**Your objective**
Pull out every line in the items below that contains the word "standpoint", and copy each of those lines in full.

**Excerpted records**
__________

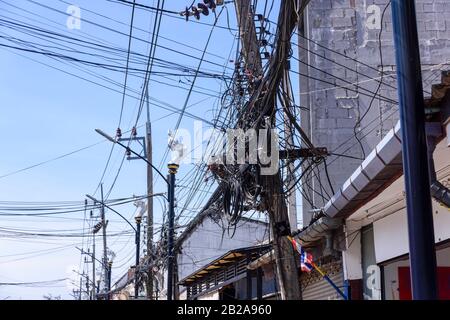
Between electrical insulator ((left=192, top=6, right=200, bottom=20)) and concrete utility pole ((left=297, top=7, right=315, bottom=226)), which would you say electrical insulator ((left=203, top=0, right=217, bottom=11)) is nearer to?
electrical insulator ((left=192, top=6, right=200, bottom=20))

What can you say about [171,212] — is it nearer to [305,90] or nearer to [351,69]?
[305,90]

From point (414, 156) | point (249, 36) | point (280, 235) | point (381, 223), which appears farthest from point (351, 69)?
point (414, 156)

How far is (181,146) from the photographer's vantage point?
15.1m

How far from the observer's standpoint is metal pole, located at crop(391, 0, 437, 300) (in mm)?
4109

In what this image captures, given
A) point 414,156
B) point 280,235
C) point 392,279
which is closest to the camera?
point 414,156

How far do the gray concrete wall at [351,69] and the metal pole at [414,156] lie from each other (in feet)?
36.0

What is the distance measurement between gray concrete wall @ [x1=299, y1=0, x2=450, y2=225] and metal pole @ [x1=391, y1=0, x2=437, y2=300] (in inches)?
432

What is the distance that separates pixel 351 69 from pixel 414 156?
38.9 ft

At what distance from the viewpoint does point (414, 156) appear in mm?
4316

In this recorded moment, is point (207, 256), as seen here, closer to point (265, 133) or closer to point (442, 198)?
point (265, 133)

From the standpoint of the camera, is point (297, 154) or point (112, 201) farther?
point (112, 201)

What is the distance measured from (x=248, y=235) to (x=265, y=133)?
815 inches

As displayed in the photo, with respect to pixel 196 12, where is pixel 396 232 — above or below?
below
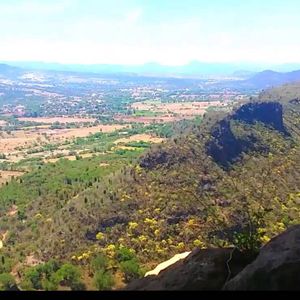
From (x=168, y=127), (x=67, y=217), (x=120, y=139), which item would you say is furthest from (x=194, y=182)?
(x=168, y=127)

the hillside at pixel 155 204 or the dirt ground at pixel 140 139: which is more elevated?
the hillside at pixel 155 204

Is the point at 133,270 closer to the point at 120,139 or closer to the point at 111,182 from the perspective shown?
the point at 111,182

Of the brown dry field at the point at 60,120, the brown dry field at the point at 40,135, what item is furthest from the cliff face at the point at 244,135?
the brown dry field at the point at 60,120

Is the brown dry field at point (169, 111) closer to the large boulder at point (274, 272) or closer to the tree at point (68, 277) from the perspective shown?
the tree at point (68, 277)

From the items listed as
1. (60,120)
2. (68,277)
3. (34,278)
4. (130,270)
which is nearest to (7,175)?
(34,278)

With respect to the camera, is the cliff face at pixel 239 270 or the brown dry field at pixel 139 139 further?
the brown dry field at pixel 139 139

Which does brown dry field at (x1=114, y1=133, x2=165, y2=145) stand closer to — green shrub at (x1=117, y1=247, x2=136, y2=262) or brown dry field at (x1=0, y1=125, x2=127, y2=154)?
brown dry field at (x1=0, y1=125, x2=127, y2=154)

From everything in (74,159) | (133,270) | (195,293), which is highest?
(195,293)
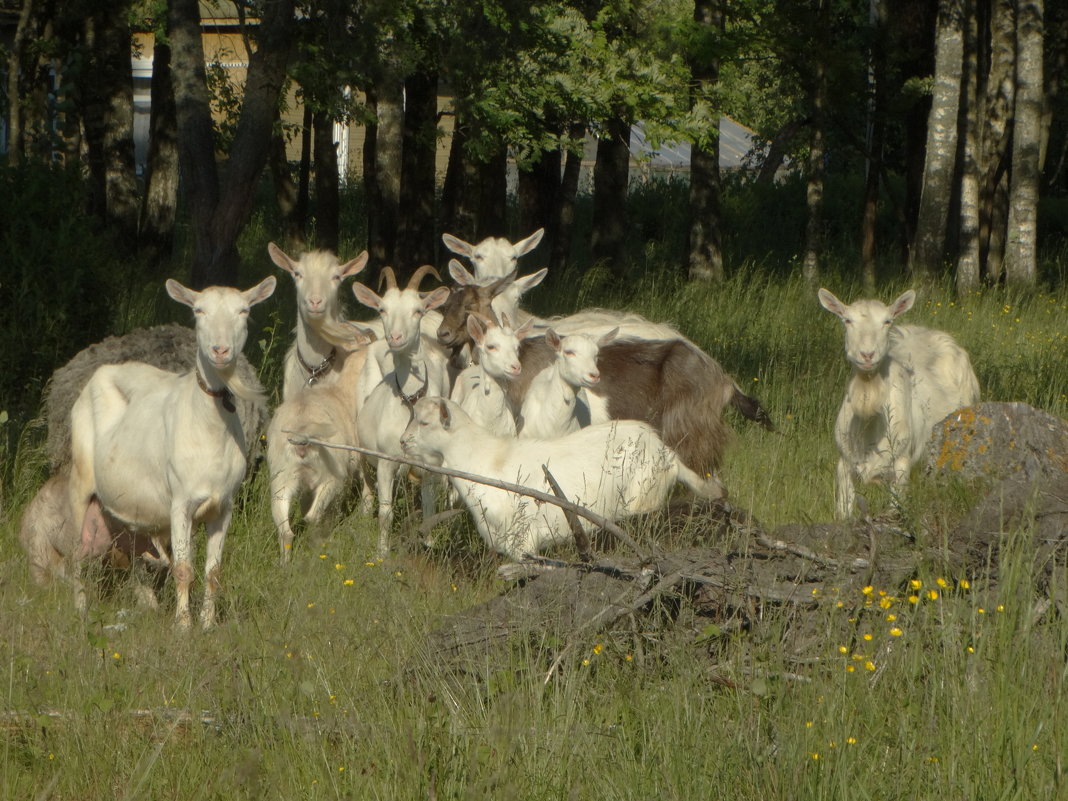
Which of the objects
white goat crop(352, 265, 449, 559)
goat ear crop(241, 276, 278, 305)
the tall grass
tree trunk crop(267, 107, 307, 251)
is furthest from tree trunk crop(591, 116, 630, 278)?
the tall grass

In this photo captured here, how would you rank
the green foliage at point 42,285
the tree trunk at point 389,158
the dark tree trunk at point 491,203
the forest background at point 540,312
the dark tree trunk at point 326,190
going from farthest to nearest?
the dark tree trunk at point 326,190 < the dark tree trunk at point 491,203 < the tree trunk at point 389,158 < the green foliage at point 42,285 < the forest background at point 540,312

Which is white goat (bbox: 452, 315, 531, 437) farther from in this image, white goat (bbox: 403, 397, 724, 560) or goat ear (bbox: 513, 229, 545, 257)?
goat ear (bbox: 513, 229, 545, 257)

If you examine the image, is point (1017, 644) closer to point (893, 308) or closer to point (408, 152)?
point (893, 308)

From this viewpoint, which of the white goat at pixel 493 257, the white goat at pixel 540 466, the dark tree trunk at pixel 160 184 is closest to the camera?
the white goat at pixel 540 466

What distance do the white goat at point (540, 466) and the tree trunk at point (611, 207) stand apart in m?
9.65

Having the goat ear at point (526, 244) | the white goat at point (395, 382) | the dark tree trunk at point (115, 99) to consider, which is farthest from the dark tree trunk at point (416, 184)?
the white goat at point (395, 382)

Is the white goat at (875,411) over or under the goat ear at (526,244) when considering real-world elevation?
under

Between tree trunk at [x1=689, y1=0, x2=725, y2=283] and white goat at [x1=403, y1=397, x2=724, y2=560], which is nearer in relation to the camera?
white goat at [x1=403, y1=397, x2=724, y2=560]

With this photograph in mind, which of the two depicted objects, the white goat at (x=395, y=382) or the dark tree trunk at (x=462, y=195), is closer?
the white goat at (x=395, y=382)

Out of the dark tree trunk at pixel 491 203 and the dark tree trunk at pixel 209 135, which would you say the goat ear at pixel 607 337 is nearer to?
the dark tree trunk at pixel 209 135

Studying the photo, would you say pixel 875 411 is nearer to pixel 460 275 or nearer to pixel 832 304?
pixel 832 304

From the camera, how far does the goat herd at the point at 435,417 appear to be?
5840 millimetres

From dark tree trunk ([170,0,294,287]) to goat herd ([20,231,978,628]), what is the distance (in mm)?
1686

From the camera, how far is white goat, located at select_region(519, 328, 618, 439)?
701 centimetres
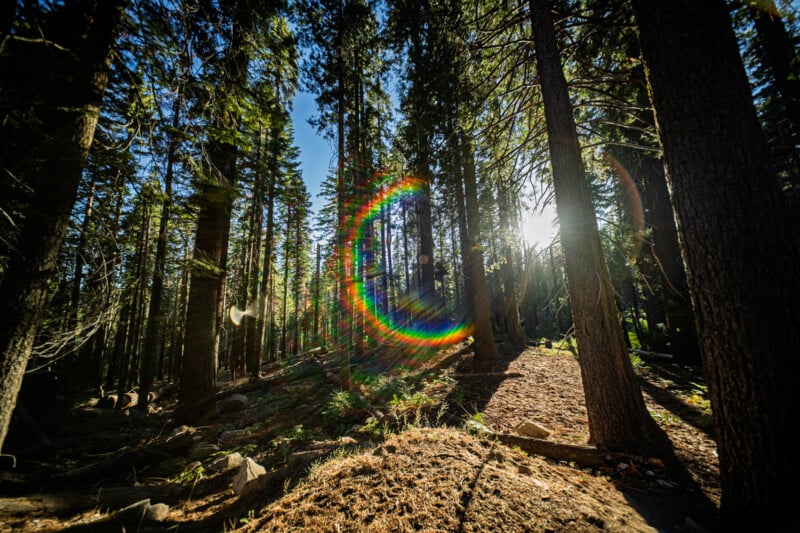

__________

**Correct output**
How far from the observer's standpoint is metal pole, located at crop(391, 0, 437, 300) (in mm)?
From the standpoint of the camera, is point (297, 154) or point (112, 201) farther?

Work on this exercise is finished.